Your assignment
All of the data below must be reproduced word for word, but without its images.

Records for this exercise
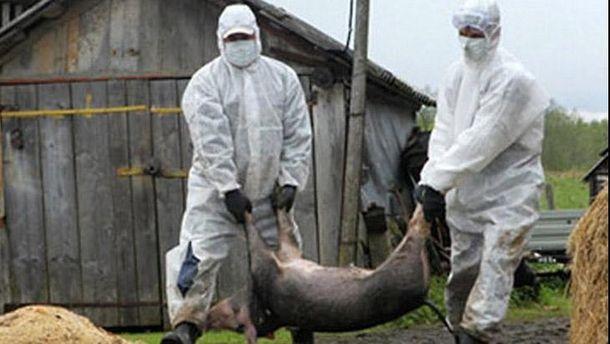 ВУкраинском государстве создадут еще одну полицию— ветеринарную
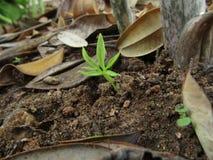 Os olhares crescentes da planta querem saber completamente fotografia de stock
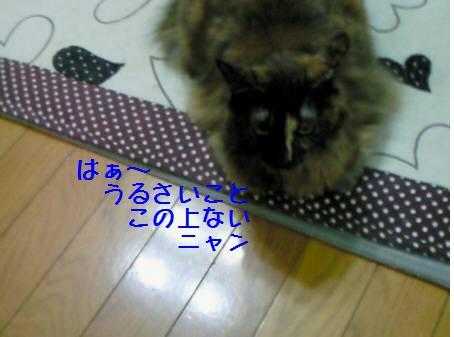エル_090125_1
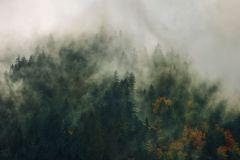PSH036-VD3 cikkszámú tapéta.Fotórealisztikus,narancs-terrakotta,szürke,zöld,vlies poszter, fotótapéta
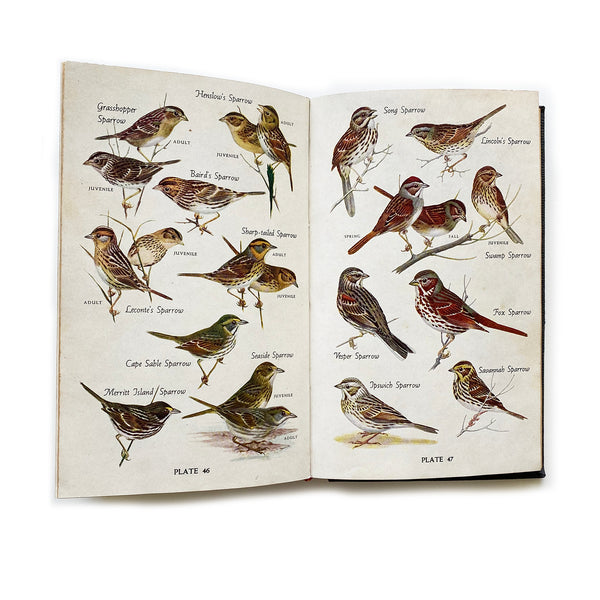 Vintage Book - Audubon Bird Guide Eastern Land Birds, Pough.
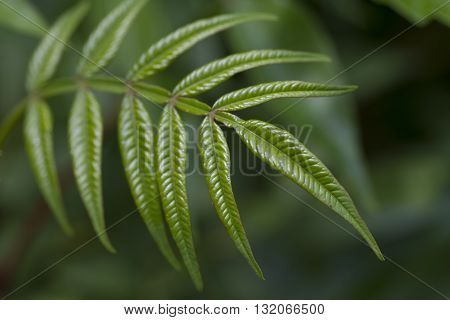 Green Frond of a Sumac Bush in Alabama.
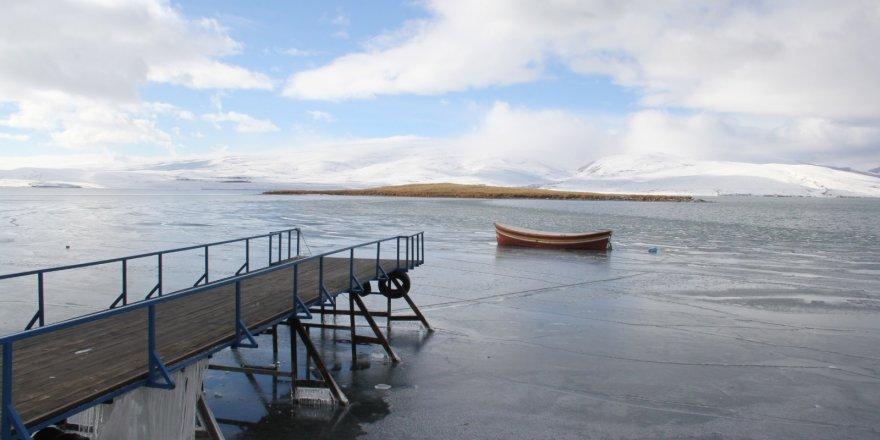 Buz Tutmayan Gölün 'Göçmeyen Kuşları'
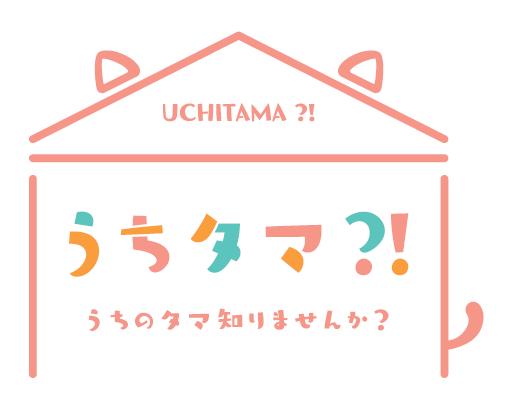 TVアニメ「うちタマ?! ~うちのタマ知りませんか?~」最新PV&CM公開!放送局・放送時間決定!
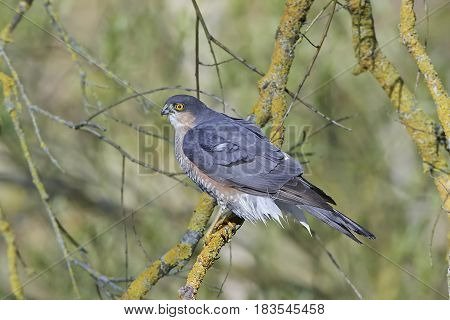 Eurasian sparrowhawk sitting on a branch with vegetation in the background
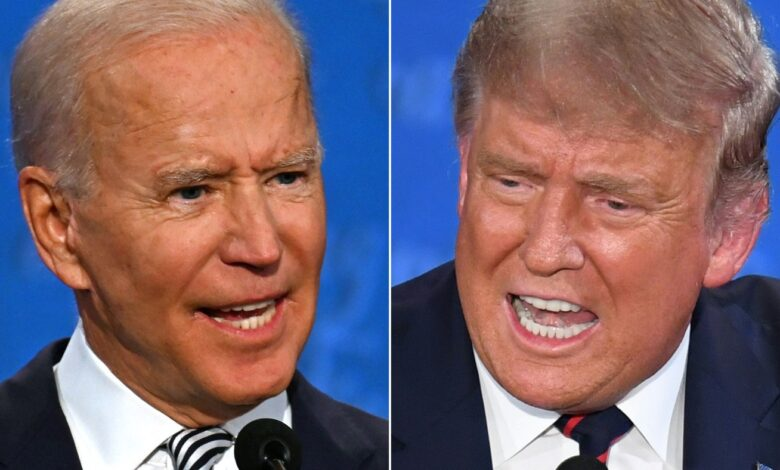 US election: what were the biggest issues for voters in Trump vs. Biden?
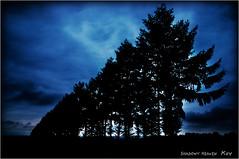 藍...I (SHADOWY HEAVEN Aya) Tags: 09081870a0010 blue trees tree dusk sunset sky clouds cloud paysage landscape outdoor 雲 空 picsjp phosjapan igersjp igers tokyocameraclub hokkaido japan coregraphy 写真の奏でる私の世界 写真撮ってる人と繋がりたい 写真好きな人と繋がりたい ファインダー越しの私の世界 日本 北海道 風景写真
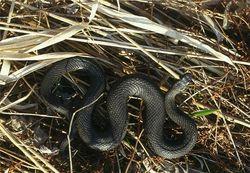 Ядовитые змеи атакуют людей в курортных Карпатах, есть жертвы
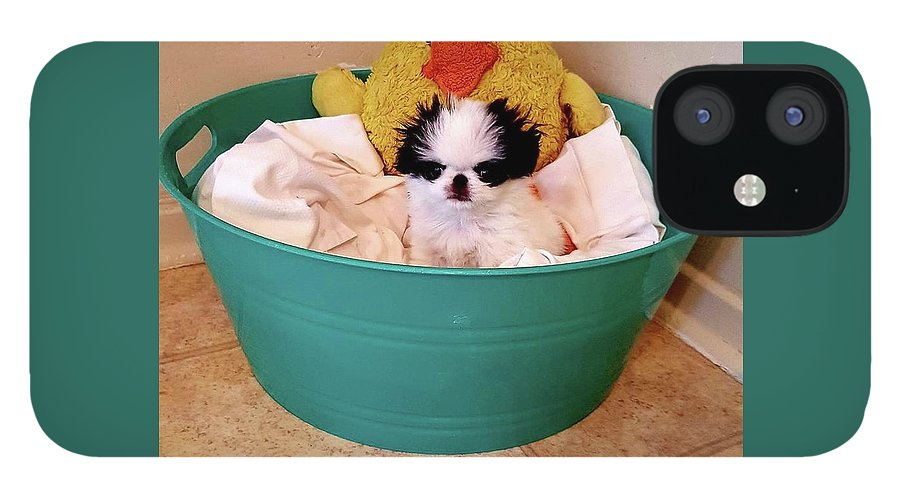 Japanese Chin IPhone 12 Case featuring the photograph Puppy in a Bucket, Japanese Chin by Kathleen Sepulveda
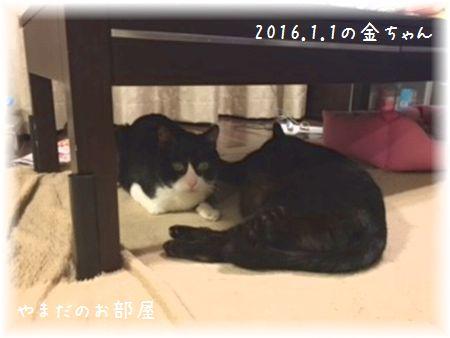 2016.1.1の金ちゃん②
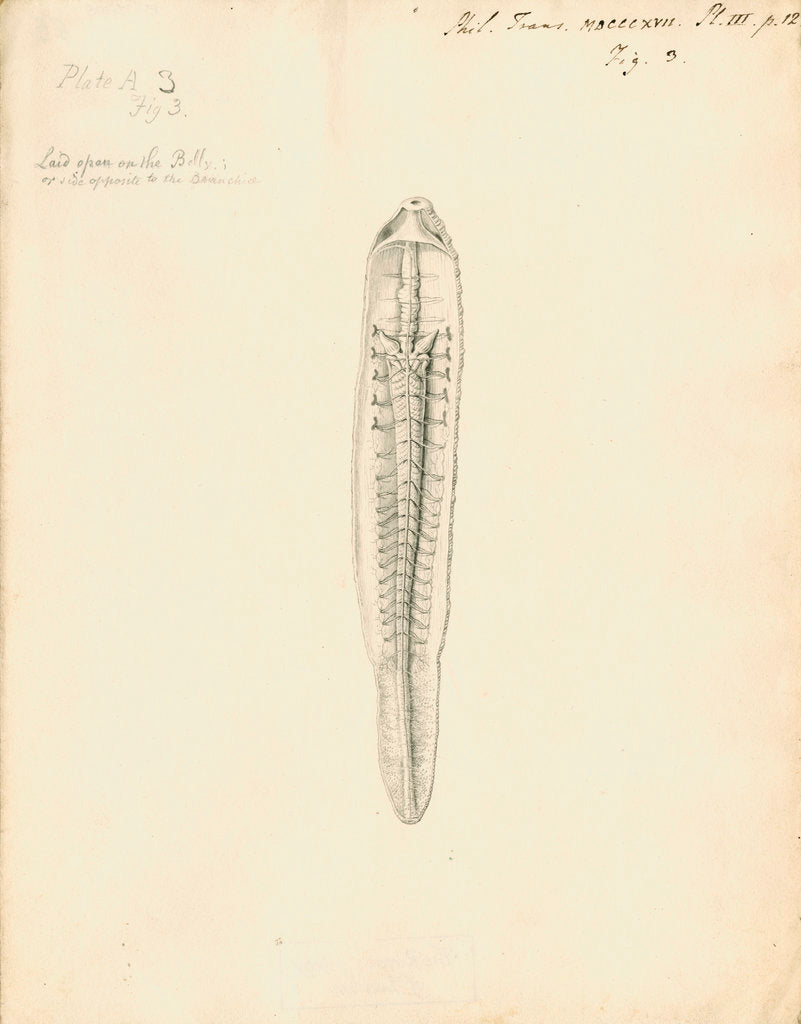 Detail of Lumbricus marinus [Lugworm] dissected by William Clift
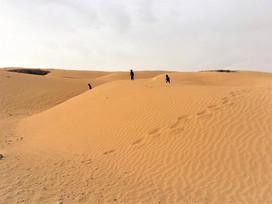 Sahara Desert...in Israel!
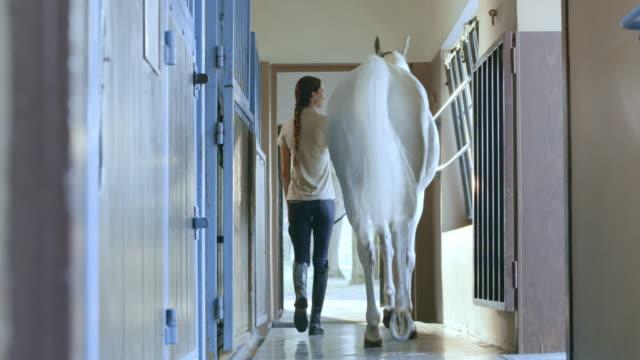 vídeos de stock, filmes e b-roll de ds zelador leading cavalo branco do estável caixa - montar um animal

Exercise output
 ВУкраинском государстве создадут еще одну полицию— ветеринарную
 Os olhares crescentes da planta querem saber completamente fotografia de stock
エル_090125_1
PSH036-VD3 cikkszámú tapéta.Fotórealisztikus,narancs-terrakotta,szürke,zöld,vlies poszter, fotótapéta
 Vintage Book - Audubon Bird Guide Eastern Land Birds, Pough.
 Green Frond of a Sumac Bush in Alabama.
 Buz Tutmayan Gölün 'Göçmeyen Kuşları'
 TVアニメ「うちタマ?! ~うちのタマ知りませんか?~」最新PV&CM公開!放送局・放送時間決定!
 Eurasian sparrowhawk sitting on a branch with vegetation in the background
 US election: what were the biggest issues for voters in Trump vs. Biden?
 藍...I (SHADOWY HEAVEN Aya) Tags: 09081870a0010 blue trees tree dusk sunset sky clouds cloud paysage landscape outdoor 雲 空 picsjp phosjapan igersjp igers tokyocameraclub hokkaido japan coregraphy 写真の奏でる私の世界 写真撮ってる人と繋がりたい 写真好きな人と繋がりたい ファインダー越しの私の世界 日本 北海道 風景写真
 Ядовитые змеи атакуют людей в курортных Карпатах, есть жертвы
 Japanese Chin IPhone 12 Case featuring the photograph Puppy in a Bucket, Japanese Chin by Kathleen Sepulveda
 2016.1.1の金ちゃん②
 Detail of Lumbricus marinus [Lugworm] dissected by William Clift
 Sahara Desert...in Israel!
 vídeos de stock, filmes e b-roll de ds zelador leading cavalo branco do estável caixa - montar um animal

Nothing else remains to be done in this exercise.